- Una vez que te acostumbras a romper las normas, tu capacidad de remordimiento va menguando hasta que al final todo te da exactamente igual
Imagino que cuando eran ustedes niños, y se aburrían como ostras en clase, fabularían alguna vez sobre cómo serían de mayores sus condiscípulos, qué acabarían haciendo con sus vidas. Acertar es difícil, porque en esta vida nadie conoce a nadie, siempre surgen sorpresas de quien menos te lo esperas.

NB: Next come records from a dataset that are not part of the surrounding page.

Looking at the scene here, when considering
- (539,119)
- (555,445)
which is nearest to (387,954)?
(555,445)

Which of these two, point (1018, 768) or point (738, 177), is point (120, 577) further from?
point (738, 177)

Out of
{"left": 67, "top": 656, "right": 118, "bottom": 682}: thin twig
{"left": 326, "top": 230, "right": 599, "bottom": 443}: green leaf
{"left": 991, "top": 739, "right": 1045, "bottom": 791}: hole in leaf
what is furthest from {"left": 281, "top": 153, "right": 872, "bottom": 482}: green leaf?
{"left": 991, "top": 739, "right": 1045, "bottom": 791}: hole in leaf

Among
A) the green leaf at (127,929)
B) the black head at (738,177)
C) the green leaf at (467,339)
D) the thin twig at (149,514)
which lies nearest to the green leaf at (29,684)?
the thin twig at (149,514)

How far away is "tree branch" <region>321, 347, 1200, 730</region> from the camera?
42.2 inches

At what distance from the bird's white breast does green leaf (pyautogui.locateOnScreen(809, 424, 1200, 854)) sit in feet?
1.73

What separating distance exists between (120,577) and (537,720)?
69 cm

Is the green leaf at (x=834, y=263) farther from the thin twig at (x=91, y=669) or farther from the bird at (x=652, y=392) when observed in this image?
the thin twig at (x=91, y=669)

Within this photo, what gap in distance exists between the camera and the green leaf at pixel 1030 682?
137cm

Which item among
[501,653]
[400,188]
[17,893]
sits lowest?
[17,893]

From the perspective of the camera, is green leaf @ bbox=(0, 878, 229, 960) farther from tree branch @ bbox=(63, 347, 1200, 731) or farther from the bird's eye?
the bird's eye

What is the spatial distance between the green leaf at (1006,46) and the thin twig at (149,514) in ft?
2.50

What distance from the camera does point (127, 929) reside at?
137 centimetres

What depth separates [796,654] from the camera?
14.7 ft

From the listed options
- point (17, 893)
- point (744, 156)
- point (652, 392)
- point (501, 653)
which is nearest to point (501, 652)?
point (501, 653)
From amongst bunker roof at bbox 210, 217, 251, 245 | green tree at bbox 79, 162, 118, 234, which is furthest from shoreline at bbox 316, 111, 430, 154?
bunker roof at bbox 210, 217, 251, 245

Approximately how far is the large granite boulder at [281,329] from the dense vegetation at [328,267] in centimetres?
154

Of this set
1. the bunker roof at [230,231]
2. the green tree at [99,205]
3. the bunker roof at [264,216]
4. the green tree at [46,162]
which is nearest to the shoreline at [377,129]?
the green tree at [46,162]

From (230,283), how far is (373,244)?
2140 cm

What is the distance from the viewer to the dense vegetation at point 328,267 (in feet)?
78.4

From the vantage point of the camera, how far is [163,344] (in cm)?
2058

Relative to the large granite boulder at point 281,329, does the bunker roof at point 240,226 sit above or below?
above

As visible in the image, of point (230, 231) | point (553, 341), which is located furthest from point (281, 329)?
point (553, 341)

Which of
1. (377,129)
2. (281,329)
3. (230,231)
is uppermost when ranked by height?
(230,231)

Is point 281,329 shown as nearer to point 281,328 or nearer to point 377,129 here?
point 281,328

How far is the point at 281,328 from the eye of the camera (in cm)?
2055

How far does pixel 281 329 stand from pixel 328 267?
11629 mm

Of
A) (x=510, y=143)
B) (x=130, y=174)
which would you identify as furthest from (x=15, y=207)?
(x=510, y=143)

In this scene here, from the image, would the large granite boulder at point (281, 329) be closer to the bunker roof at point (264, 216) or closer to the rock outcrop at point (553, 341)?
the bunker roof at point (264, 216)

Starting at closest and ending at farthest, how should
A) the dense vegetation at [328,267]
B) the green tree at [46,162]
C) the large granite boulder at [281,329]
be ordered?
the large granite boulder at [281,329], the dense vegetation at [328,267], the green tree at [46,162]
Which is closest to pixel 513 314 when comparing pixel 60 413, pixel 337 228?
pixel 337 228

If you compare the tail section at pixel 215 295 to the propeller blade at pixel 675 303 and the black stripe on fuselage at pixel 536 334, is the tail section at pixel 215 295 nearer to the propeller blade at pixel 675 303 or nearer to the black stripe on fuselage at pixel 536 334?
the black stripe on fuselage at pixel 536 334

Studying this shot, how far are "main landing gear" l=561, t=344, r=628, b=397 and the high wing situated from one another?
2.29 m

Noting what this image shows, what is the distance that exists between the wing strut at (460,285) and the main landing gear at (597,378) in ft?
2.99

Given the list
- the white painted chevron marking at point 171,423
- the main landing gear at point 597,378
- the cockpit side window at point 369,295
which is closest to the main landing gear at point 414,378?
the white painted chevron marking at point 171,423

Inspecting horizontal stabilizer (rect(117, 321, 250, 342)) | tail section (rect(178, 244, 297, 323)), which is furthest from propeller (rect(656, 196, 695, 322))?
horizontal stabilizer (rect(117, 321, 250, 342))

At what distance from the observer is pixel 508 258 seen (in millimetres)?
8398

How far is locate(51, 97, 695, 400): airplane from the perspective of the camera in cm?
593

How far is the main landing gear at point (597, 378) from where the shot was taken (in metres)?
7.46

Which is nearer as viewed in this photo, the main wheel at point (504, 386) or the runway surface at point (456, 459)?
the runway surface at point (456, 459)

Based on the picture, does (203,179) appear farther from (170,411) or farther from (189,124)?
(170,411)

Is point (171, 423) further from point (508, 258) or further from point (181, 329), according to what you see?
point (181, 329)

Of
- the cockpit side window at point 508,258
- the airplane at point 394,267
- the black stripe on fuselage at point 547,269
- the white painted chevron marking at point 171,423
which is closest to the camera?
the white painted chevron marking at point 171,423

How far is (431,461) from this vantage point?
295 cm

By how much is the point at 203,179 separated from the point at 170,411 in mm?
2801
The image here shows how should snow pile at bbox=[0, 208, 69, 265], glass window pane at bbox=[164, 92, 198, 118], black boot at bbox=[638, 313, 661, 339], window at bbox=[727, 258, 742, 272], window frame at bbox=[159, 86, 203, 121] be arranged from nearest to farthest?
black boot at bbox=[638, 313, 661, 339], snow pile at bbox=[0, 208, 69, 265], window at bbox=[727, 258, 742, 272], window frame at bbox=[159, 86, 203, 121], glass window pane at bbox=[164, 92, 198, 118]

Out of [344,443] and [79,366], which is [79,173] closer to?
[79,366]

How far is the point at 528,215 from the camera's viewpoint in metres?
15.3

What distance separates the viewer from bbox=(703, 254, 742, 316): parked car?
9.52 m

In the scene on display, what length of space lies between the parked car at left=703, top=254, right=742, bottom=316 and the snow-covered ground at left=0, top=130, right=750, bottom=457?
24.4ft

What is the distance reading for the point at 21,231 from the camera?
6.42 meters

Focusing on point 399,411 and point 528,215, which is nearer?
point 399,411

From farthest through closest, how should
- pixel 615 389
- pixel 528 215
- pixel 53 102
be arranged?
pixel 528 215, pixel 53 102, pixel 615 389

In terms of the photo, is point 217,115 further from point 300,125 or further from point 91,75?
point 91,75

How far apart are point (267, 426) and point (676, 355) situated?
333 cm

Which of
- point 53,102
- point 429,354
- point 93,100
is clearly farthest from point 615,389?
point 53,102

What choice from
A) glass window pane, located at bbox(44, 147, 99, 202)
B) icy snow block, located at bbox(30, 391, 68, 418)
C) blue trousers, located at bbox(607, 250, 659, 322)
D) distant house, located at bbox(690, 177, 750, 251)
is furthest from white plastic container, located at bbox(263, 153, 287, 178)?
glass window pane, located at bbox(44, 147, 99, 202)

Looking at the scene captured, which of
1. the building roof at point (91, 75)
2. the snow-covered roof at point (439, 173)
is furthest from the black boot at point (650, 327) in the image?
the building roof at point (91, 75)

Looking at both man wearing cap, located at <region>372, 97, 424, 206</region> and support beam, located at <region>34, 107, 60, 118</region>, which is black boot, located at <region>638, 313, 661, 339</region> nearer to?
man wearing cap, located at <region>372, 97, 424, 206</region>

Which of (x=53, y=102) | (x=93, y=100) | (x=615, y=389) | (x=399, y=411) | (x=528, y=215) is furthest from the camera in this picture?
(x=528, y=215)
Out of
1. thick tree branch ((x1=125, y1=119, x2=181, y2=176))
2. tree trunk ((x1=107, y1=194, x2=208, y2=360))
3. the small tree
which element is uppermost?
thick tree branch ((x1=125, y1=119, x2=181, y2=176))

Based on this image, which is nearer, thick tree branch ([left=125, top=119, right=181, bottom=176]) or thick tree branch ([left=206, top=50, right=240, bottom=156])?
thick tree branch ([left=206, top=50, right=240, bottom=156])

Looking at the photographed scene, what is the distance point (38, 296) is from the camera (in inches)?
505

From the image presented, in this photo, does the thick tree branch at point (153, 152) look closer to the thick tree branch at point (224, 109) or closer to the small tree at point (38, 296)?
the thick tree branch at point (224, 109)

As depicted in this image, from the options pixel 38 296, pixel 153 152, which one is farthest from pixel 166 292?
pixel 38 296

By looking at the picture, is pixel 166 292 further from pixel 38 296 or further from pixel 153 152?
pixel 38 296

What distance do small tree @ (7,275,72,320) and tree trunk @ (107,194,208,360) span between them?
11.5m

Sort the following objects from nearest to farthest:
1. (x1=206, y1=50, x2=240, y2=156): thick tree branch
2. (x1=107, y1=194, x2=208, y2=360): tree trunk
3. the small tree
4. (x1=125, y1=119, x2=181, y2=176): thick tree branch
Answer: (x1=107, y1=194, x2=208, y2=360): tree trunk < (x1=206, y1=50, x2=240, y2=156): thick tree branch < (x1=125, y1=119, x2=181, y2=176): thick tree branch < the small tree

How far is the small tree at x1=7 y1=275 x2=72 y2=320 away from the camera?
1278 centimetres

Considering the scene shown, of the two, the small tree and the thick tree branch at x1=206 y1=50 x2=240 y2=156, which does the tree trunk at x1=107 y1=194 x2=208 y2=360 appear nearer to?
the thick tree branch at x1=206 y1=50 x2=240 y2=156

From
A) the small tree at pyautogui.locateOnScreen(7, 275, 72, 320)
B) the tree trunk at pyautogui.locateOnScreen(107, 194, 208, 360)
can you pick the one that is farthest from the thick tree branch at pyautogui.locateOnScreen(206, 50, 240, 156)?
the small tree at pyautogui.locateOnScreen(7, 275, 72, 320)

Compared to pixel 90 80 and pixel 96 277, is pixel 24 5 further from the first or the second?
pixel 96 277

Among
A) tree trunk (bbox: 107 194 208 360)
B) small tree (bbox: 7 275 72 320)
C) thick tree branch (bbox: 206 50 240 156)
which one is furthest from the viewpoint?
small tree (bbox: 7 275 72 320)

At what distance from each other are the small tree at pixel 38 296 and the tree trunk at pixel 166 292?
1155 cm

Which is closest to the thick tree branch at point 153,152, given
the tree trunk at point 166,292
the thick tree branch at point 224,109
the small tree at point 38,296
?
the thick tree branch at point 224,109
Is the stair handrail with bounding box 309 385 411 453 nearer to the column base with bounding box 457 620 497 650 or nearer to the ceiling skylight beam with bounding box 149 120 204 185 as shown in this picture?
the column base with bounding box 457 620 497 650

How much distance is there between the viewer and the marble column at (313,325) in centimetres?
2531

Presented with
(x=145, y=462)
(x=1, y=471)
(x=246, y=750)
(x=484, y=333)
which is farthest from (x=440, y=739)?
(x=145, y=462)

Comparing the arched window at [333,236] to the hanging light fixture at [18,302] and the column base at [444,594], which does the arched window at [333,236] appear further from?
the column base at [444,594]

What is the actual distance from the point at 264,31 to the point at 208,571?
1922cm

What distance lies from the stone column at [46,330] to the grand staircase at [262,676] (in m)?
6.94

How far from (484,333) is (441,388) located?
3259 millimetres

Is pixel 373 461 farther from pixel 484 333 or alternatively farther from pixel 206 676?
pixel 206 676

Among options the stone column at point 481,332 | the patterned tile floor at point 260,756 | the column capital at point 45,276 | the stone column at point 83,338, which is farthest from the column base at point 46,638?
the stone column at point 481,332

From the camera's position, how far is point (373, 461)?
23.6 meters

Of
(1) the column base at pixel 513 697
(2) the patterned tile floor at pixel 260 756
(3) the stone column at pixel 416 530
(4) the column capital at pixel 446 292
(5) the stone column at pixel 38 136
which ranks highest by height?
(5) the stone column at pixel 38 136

Una afianzada leyenda que corría por mi colegio, cuya veracidad nunca llegué a comprobar, sostenía que uno de nuestros excompañeros de clase estrenó su mayoría de edad dando un palo a una pequeña oficina bancaria allá en su pueblo, no lejos de La Coruña. Según lo que se contaba, no habría resultado un atracador demasiado sagaz, pues eligió una sucursal sita en el bajo del edificio donde vivía con sus padres. Carente del arsenal apropiado, el bisoño atracador eligió como arma intimidatoria un arpón de pesca submarina. Para ocultar sus facciones se cubrió el rostro con una media, tal y como había visto en las películas. Pero su pelo pajizo, su reconocible complexión menuda y la desgracia de que la media resultó casi transparente, dieron lugar a que el cajero lo identificase al instante: «¡Pero neno! ¿Qué carallo estás haciendo?». Huelga decir que acabó en la trena.
No sé qué sería de él, si se enderezó o si perseveró en el choriceo, que espero que no. Pero en el caso de que aquello fuese el inicio de una carrera fuera de la ley, le acabaría ocurriendo lo que les pasa a la mayoría de los manguis multi reincidentes: los remordimientos van menguando a medida que la delincuencia se convierte en rutina y al final se apagan las alarmas de la conciencia.
Charlo con un amigo sobre la más manida de las preguntas políticas: ¿aguantará el personaje con todo lo que tiene encima? Él sostiene que es imposible. «Esto es ya demasiado, lo supera todo. Este tío se va a ver forzado a convocar elecciones el año que viene. No tiene escapatoria».
Opino más bien lo contrario, por dos motivos. El primero es que el poder se ha convertido en su herramienta imprescindible para intentar acogotar a los jueces y policías que investigan a su familia (y que podrían acabar investigándolo a él). Okupar el Gobierno es la última coraza de protección de La Familia. La segunda razón guarda relación con la psicología. El referido mecanismo mental del delincuente habitual puede aplicarse también en la política: si fumarte las normas se convierte en tu tónica de comportamiento, al final todo acaba resbalándote.
Sánchez ya ha dicho abiertamente que no necesita el Parlamento para gobernar y lleva tres años sin presupuestos. En relación con los flagrantes casos de corrupción de su familia, su fiscal, su Ábalos y su Cerdán, la técnica es un negacionismo absoluto a lo Pili Alegría: «Nada de nada», y a otra cosa. Además, a esos mandos de la UCO tan profesionales y tan honestos siempre se les puede propinar una patada hacia arriba, la clásica sublimación percuciente: ascenderlos para apartarlos y colocar a otros más dóciles. Por su parte, los socios no lo van a dejar caer en la vida, porque jamás encontrarán otro chollazo igual –Aitor Esteban lo ha explicado a las claras el fin de semana– y Yoli no abandonará el casoplón gratuito del Estado y la berlina oficial ni a empellones. Por lo demás, un poco de Gaza, un poco de Franco, unas tropelías de Pumpido para masajear a los separatistas, un poco de ingeniería social contra el derecho a la vida, un mucho de Falcon en plan líder planetario y un muchísimo de «cuidado que viene Vox»… y se nos planta tan ancho en 2027 (y cuidado que no haya ninguna nueva sorpresa en las urnas, como la de 2023).
Cualquier otro político europeo habría dimitido con un 15% del tanque de lixiviados que tiene encima. Pero aquí el Gobierno se ha instalado en una dimensión paranormal que lo vuelve casi intocable. Jamás tirará la toalla. Tiene demasiado miedo a la justicia.